-- START OF Extracted material --

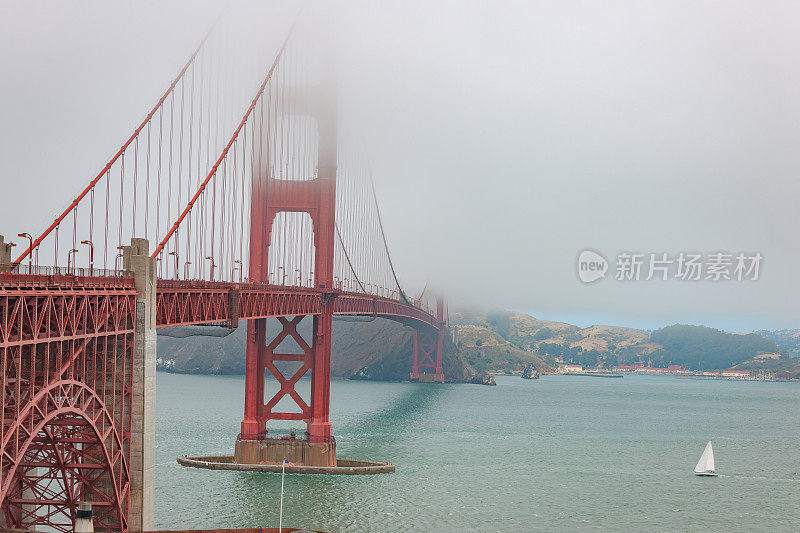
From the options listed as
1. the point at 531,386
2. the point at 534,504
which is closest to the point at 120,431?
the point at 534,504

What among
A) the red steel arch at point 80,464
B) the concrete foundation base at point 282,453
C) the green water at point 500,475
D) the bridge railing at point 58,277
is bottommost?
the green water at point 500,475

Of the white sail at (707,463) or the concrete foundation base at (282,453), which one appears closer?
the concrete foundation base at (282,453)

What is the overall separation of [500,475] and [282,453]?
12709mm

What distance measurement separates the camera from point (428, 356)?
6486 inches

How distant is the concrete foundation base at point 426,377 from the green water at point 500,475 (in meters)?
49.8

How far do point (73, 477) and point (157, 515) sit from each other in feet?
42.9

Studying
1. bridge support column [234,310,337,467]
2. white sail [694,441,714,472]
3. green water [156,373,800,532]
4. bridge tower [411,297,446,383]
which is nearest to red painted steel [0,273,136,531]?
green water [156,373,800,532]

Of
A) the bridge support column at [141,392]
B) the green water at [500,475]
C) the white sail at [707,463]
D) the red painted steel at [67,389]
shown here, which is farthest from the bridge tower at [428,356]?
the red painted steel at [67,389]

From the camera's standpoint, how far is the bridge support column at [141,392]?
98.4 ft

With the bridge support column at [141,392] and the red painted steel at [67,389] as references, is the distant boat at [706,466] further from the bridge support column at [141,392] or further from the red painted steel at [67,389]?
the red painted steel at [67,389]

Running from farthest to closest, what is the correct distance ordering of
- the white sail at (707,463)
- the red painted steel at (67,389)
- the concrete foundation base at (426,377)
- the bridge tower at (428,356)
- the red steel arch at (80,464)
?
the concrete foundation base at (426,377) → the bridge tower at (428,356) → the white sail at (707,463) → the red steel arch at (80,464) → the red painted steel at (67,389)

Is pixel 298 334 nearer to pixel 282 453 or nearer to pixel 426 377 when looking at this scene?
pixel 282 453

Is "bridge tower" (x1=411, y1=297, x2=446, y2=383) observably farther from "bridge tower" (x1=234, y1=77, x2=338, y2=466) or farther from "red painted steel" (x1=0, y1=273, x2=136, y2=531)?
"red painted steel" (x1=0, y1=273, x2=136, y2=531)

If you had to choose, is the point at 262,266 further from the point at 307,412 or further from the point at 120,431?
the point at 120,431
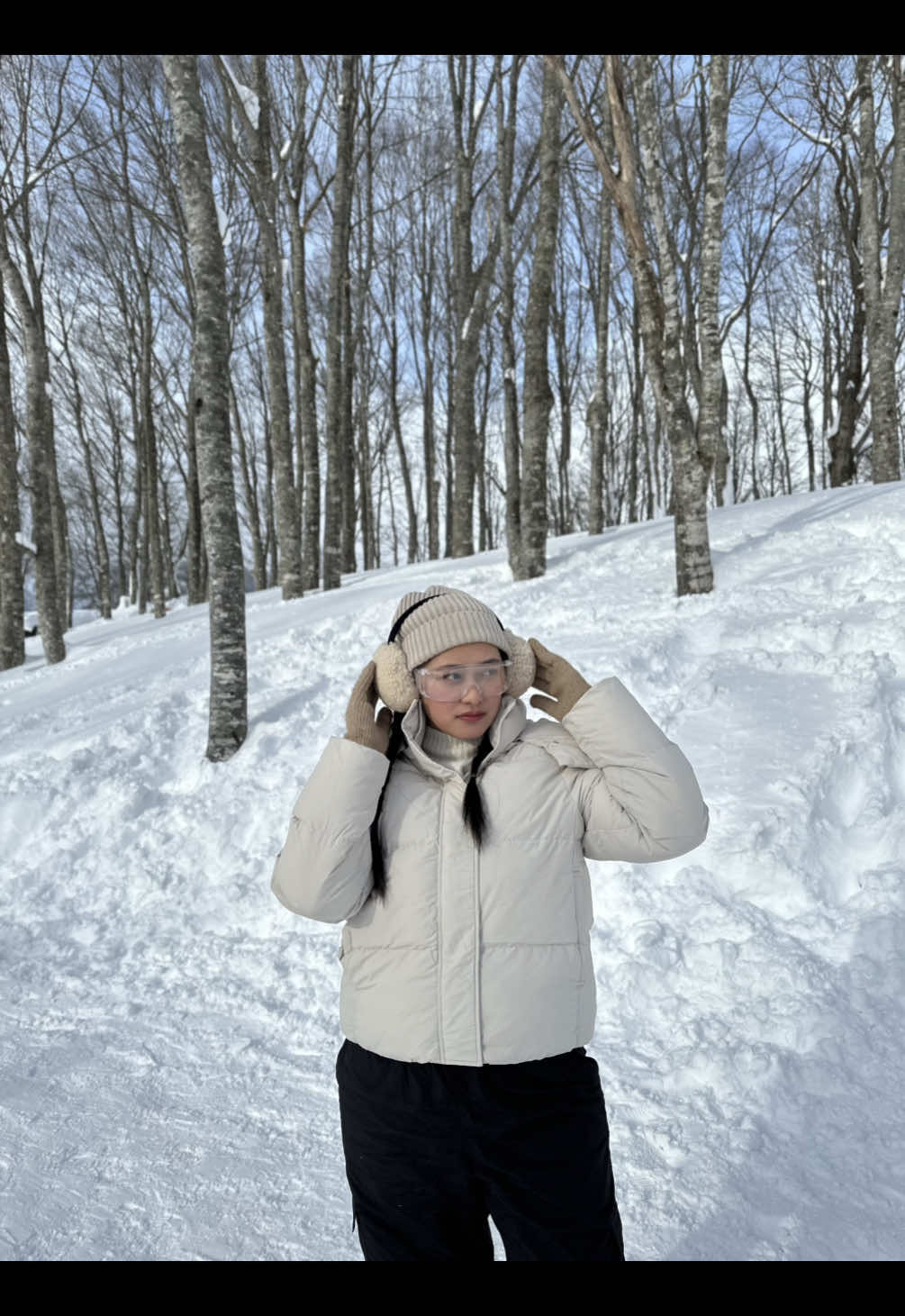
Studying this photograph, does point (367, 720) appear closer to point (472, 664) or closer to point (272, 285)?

-- END OF Extracted material --

◆ Problem details:
Exclude every picture and copy the remaining data exactly.

◆ Written solution:
From the options listed as
1. the point at 531,386
2. the point at 534,504
which is closest to the point at 120,431?
the point at 534,504

What among
A) the red steel arch at point 80,464
B) the concrete foundation base at point 282,453
C) the green water at point 500,475
D) the bridge railing at point 58,277
is bottommost?
the green water at point 500,475

Of the white sail at (707,463) or the concrete foundation base at (282,453), which one appears closer?
the concrete foundation base at (282,453)

What is the overall separation of [500,475] and [282,453]?
12709mm

What distance measurement separates the camera from point (428, 356)?
6486 inches

How distant is the concrete foundation base at point 426,377 from the green water at point 500,475 (in meters)?
49.8

How far do point (73, 477) and point (157, 515) sit from each other in feet?
42.9

Studying
1. bridge support column [234,310,337,467]
2. white sail [694,441,714,472]
3. green water [156,373,800,532]
4. bridge tower [411,297,446,383]
which is nearest to red painted steel [0,273,136,531]?
green water [156,373,800,532]

Of
A) the bridge support column at [141,392]
B) the green water at [500,475]
C) the white sail at [707,463]
D) the red painted steel at [67,389]
shown here, which is farthest from the bridge tower at [428,356]?
the red painted steel at [67,389]

From the camera's standpoint, how far is the bridge support column at [141,392]?
98.4 ft

With the bridge support column at [141,392] and the red painted steel at [67,389] as references, is the distant boat at [706,466] further from the bridge support column at [141,392] or further from the red painted steel at [67,389]?
the red painted steel at [67,389]

Running from farthest to closest, what is the correct distance ordering of
- the white sail at (707,463)
- the red painted steel at (67,389)
- the concrete foundation base at (426,377)
- the bridge tower at (428,356)
- the red steel arch at (80,464)
?
the concrete foundation base at (426,377) → the bridge tower at (428,356) → the white sail at (707,463) → the red steel arch at (80,464) → the red painted steel at (67,389)

Is pixel 298 334 nearer to pixel 282 453 or nearer to pixel 426 377 when looking at this scene?
pixel 282 453

Is "bridge tower" (x1=411, y1=297, x2=446, y2=383) observably farther from "bridge tower" (x1=234, y1=77, x2=338, y2=466) or farther from "red painted steel" (x1=0, y1=273, x2=136, y2=531)?
"red painted steel" (x1=0, y1=273, x2=136, y2=531)

If you had to choose, is the point at 262,266 further from the point at 307,412 or further from the point at 120,431?
the point at 120,431
Studying this photograph, does point (367, 720) appear closer to point (472, 664) or closer to point (272, 285)?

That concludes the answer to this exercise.